When the last box had been piled into the new space, we were both a bit surprised to find out just how tiny M’s new studio was. So we squeezed amongst the boxes and measured it out. 350 square feet, if you counted the bathroom and the kitchen and the closet. Not sure how up you are on square footage, but that’s a freakin’ tiny space.
Here’s what the space looked like before our invasion:
(Pardon the crummy resolution. I didn’t have my camera so I had to use my phone.)
I tried to make a floor plan and got fed up, so bear with me.
You enter on the third floor and go up a flight of steps.
See the doorway and the cutout in the wall? The steps are on the other side of that.

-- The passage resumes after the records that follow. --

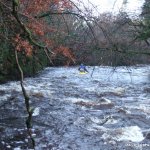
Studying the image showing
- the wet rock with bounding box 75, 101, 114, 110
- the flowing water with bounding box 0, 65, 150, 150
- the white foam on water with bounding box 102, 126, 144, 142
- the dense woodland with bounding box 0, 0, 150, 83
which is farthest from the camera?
the wet rock with bounding box 75, 101, 114, 110

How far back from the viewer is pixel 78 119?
15.5 metres

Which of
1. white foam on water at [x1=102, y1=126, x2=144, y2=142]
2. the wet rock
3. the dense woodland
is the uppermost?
the dense woodland

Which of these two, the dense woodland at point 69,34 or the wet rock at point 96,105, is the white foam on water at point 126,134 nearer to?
the dense woodland at point 69,34

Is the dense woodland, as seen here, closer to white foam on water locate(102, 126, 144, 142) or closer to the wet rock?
the wet rock

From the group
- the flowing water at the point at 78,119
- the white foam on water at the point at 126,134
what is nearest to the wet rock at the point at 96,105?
the flowing water at the point at 78,119

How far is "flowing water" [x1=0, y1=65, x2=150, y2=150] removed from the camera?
477 inches

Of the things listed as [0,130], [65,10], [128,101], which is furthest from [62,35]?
[0,130]

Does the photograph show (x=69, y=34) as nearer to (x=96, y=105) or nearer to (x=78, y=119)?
(x=78, y=119)

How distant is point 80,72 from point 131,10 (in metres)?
18.8

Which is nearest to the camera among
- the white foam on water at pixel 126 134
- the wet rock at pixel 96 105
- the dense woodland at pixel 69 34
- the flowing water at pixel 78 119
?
the dense woodland at pixel 69 34

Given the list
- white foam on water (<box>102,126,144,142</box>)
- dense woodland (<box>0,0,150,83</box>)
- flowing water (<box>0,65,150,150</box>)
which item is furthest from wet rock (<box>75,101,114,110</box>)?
white foam on water (<box>102,126,144,142</box>)

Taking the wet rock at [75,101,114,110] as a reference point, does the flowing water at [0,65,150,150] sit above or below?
above

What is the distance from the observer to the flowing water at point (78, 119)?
1211 centimetres

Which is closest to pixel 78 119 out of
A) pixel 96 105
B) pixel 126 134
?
pixel 126 134
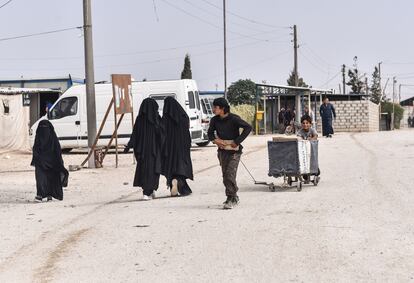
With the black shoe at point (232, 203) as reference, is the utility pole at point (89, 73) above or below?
above

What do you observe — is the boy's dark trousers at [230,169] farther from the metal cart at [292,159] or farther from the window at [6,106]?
the window at [6,106]

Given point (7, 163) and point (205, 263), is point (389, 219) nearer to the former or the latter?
point (205, 263)

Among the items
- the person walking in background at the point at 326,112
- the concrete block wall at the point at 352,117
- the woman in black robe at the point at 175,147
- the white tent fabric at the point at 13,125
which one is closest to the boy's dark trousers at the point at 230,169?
the woman in black robe at the point at 175,147

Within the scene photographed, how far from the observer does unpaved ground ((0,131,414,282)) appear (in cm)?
645

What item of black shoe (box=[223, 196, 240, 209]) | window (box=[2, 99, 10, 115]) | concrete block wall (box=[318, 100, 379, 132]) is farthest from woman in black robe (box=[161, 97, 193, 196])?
concrete block wall (box=[318, 100, 379, 132])

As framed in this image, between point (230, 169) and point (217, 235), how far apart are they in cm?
239

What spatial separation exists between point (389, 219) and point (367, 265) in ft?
8.54

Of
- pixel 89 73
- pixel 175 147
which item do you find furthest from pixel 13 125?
pixel 175 147

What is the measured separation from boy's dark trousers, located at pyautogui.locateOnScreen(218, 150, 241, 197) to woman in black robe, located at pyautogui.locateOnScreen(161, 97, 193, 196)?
1.70m

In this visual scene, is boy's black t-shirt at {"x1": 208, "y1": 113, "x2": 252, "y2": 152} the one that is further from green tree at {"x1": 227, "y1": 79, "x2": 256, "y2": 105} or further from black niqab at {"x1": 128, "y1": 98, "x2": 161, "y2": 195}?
green tree at {"x1": 227, "y1": 79, "x2": 256, "y2": 105}

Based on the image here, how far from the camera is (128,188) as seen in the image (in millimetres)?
14828

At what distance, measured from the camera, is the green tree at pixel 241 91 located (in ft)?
254

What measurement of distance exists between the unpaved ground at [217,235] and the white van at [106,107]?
35.0 feet

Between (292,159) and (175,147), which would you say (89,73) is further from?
(292,159)
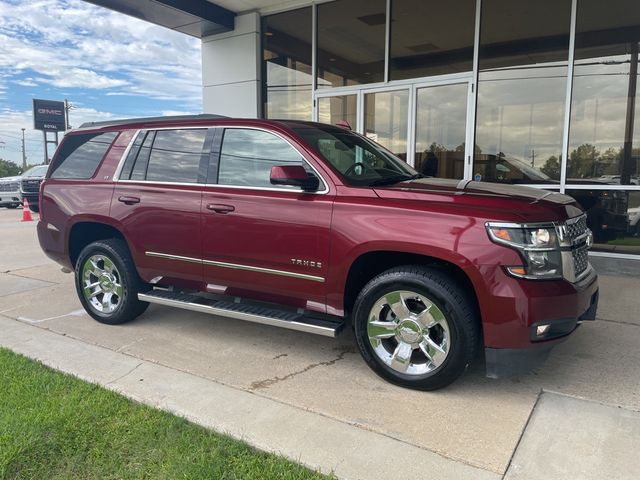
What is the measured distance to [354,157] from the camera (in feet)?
14.1

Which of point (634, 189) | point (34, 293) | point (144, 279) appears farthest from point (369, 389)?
point (634, 189)

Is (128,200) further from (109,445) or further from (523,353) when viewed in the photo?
(523,353)

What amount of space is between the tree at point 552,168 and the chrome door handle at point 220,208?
18.9 feet

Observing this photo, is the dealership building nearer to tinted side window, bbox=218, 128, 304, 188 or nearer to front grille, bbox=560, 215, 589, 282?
front grille, bbox=560, 215, 589, 282

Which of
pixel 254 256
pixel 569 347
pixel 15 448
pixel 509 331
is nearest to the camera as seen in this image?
pixel 15 448

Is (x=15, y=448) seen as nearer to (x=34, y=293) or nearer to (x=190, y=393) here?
(x=190, y=393)

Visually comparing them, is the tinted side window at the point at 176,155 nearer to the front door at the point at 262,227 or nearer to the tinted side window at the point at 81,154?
the front door at the point at 262,227

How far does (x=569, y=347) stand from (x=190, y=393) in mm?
3163

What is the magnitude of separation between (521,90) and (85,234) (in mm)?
6885

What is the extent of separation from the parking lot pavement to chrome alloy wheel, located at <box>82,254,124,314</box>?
230mm

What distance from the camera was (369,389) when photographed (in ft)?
11.8

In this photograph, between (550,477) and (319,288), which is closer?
(550,477)

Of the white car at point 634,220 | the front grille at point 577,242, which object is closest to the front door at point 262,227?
the front grille at point 577,242

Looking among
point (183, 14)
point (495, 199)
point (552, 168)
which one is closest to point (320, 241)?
point (495, 199)
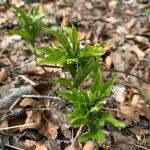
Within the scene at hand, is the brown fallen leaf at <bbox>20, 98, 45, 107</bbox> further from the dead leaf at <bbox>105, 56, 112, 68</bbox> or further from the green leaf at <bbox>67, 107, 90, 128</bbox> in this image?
the dead leaf at <bbox>105, 56, 112, 68</bbox>

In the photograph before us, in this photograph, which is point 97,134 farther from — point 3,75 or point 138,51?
point 138,51

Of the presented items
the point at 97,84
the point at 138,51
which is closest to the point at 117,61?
the point at 138,51

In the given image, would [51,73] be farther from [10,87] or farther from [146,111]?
[146,111]

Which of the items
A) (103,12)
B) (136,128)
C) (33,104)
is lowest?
(136,128)

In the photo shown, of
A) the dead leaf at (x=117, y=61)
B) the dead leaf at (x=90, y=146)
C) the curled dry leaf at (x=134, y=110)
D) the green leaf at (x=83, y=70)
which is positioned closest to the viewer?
the green leaf at (x=83, y=70)

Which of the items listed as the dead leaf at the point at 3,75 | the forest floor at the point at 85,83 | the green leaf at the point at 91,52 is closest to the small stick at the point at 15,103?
the forest floor at the point at 85,83

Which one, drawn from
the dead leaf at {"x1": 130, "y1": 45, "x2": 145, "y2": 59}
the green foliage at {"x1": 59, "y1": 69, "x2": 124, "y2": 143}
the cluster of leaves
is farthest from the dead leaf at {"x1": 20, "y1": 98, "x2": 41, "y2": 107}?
the dead leaf at {"x1": 130, "y1": 45, "x2": 145, "y2": 59}

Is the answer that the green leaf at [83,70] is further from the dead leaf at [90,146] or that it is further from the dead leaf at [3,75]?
the dead leaf at [3,75]

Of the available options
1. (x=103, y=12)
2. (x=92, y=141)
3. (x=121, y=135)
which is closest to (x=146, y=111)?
(x=121, y=135)
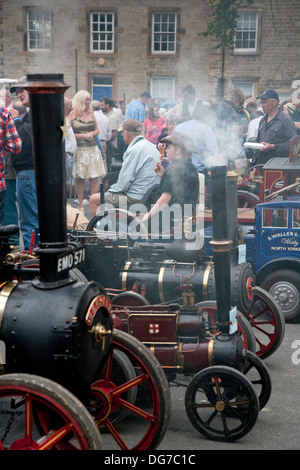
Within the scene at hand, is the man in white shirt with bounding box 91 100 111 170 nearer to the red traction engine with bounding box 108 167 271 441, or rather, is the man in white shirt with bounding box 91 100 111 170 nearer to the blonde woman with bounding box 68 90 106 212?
the blonde woman with bounding box 68 90 106 212

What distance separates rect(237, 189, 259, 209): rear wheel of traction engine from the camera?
8.92 metres

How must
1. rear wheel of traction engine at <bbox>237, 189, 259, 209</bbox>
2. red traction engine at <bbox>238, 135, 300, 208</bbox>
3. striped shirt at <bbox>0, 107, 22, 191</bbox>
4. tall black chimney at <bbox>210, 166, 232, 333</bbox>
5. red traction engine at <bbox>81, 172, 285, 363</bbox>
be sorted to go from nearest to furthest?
tall black chimney at <bbox>210, 166, 232, 333</bbox> → red traction engine at <bbox>81, 172, 285, 363</bbox> → striped shirt at <bbox>0, 107, 22, 191</bbox> → red traction engine at <bbox>238, 135, 300, 208</bbox> → rear wheel of traction engine at <bbox>237, 189, 259, 209</bbox>

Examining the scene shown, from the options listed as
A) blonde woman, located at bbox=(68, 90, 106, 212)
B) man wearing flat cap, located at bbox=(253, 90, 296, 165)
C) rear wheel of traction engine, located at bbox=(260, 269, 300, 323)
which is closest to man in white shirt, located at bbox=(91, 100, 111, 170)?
blonde woman, located at bbox=(68, 90, 106, 212)

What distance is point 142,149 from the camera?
24.9 feet

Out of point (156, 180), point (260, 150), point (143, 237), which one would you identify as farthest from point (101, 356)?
point (260, 150)

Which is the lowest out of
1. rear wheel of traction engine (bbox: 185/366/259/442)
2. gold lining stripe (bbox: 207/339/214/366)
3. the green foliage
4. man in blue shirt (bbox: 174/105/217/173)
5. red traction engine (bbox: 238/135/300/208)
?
rear wheel of traction engine (bbox: 185/366/259/442)

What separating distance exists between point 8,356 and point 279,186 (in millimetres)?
5399

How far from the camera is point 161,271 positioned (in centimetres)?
543

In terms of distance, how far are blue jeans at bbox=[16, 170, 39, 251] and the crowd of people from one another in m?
0.01

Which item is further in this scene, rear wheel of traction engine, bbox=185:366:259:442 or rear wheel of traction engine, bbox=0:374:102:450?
rear wheel of traction engine, bbox=185:366:259:442

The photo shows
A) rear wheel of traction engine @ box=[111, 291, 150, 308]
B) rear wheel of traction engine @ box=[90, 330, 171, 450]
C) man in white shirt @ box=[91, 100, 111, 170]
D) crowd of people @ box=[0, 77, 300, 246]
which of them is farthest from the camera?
man in white shirt @ box=[91, 100, 111, 170]

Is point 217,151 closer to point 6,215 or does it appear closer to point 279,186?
point 279,186

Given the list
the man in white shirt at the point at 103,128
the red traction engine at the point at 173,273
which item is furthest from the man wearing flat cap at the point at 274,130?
the man in white shirt at the point at 103,128

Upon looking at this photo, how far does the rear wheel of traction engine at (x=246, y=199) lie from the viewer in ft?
29.3
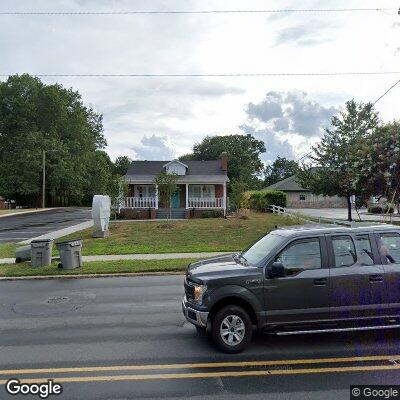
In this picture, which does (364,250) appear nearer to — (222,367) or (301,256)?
(301,256)

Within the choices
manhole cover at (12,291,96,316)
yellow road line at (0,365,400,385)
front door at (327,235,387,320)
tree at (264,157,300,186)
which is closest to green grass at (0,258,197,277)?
manhole cover at (12,291,96,316)

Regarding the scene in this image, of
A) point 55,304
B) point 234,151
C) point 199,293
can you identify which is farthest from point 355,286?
point 234,151

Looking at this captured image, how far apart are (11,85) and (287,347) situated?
61.0m

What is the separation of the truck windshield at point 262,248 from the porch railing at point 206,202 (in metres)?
28.9

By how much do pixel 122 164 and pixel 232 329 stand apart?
312 ft

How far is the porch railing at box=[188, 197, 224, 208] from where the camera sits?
36.2m

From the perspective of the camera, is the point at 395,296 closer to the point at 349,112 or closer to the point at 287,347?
the point at 287,347

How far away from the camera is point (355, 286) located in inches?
241

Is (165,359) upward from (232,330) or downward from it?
downward

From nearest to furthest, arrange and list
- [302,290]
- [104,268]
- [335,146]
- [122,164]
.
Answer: [302,290] → [104,268] → [335,146] → [122,164]

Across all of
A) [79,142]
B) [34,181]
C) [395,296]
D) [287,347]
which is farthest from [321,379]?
[79,142]

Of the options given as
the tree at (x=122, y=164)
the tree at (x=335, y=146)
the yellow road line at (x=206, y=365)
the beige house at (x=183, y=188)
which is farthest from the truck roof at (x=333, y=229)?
the tree at (x=122, y=164)

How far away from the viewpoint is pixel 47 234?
22.8 metres

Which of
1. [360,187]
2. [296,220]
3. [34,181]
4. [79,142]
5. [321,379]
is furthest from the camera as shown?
[79,142]
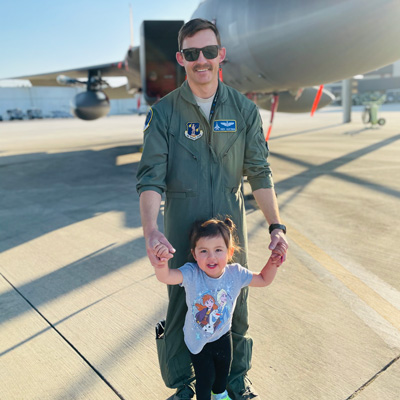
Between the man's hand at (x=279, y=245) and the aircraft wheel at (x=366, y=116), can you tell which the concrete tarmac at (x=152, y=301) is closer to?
the man's hand at (x=279, y=245)

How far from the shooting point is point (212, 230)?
1749 millimetres

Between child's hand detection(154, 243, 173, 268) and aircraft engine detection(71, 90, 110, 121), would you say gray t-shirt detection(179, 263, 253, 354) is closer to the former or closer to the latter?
child's hand detection(154, 243, 173, 268)

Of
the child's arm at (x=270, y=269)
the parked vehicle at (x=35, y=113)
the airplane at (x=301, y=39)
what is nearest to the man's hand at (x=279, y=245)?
the child's arm at (x=270, y=269)

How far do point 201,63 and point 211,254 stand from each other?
97 cm

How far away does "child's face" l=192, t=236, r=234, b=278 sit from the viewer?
1.74 m

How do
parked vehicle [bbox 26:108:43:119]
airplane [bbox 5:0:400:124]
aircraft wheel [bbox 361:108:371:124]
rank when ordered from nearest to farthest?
airplane [bbox 5:0:400:124]
aircraft wheel [bbox 361:108:371:124]
parked vehicle [bbox 26:108:43:119]

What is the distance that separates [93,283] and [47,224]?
225 centimetres

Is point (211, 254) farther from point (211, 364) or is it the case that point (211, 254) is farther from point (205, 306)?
point (211, 364)

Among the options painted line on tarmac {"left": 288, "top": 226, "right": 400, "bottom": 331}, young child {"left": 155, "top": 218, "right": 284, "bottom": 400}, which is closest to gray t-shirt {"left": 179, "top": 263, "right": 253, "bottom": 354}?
young child {"left": 155, "top": 218, "right": 284, "bottom": 400}

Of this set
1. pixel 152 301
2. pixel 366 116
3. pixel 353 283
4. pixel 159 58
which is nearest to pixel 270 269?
pixel 152 301

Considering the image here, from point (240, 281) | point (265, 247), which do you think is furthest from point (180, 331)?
point (265, 247)

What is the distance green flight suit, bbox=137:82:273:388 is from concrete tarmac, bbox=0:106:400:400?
511 mm

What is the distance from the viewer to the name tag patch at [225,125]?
1.89 m

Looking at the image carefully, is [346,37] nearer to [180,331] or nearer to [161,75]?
[180,331]
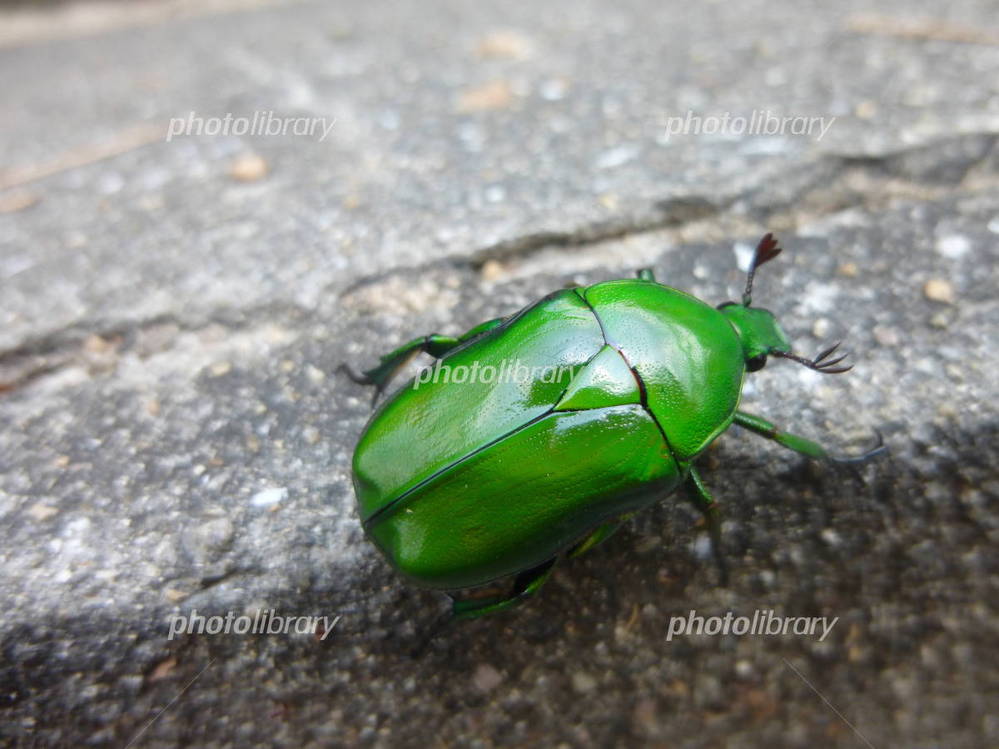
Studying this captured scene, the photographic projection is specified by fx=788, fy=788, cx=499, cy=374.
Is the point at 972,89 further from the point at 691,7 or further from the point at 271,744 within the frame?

Standing at the top of the steps, and looking at the front of the space, you see this:
That’s the living space. Living room, bedroom, office, etc.
No, really. . . .
Look a little more to the right and you’ll see a nice little bookshelf tucked under the eaves. To the right of the shelf is the sole closet.
Now we are looking towards the back of the space.
After the closet (blue/gray doors) there is a kitchen nook.
This kitchen is also tucked under the eaves.
The bathroom was by far the most absurd space.
Fortunately Melissa is short.
See that thing against her head? That’s the sloped ceiling.
A few hours later, here’s what it looked like with all M’s stuff piled into it.
We barely had any room to move! I felt like we were on an episode of Hoarders.
You know those games where you have 9 blocks in 10 spaces, and you have to organize them , but to do so you have to slide 8 blocks around just to make the 9th go where you want? And then repeat a million times until each block has been shuffled into place?
That’s what it felt like to sort Melissa’s place out. A ton of moving furniture and boxes around to one side of the space, setting one thing up, then moving everything back to the other side of the space. Rinse and repeat. Rinse and repeat.
But that didn’t stop me from making a totally ridiculous and embarrasingly dorky video. Apparently it’s in “3gp” and needs to be converted before I can share it, so I’ll be back with that later.
In the mean time, I want to know what you’re thinking! What’s the smallest space you’ve ever lived in? Or do you think Melissa is crazy to move into a space so small?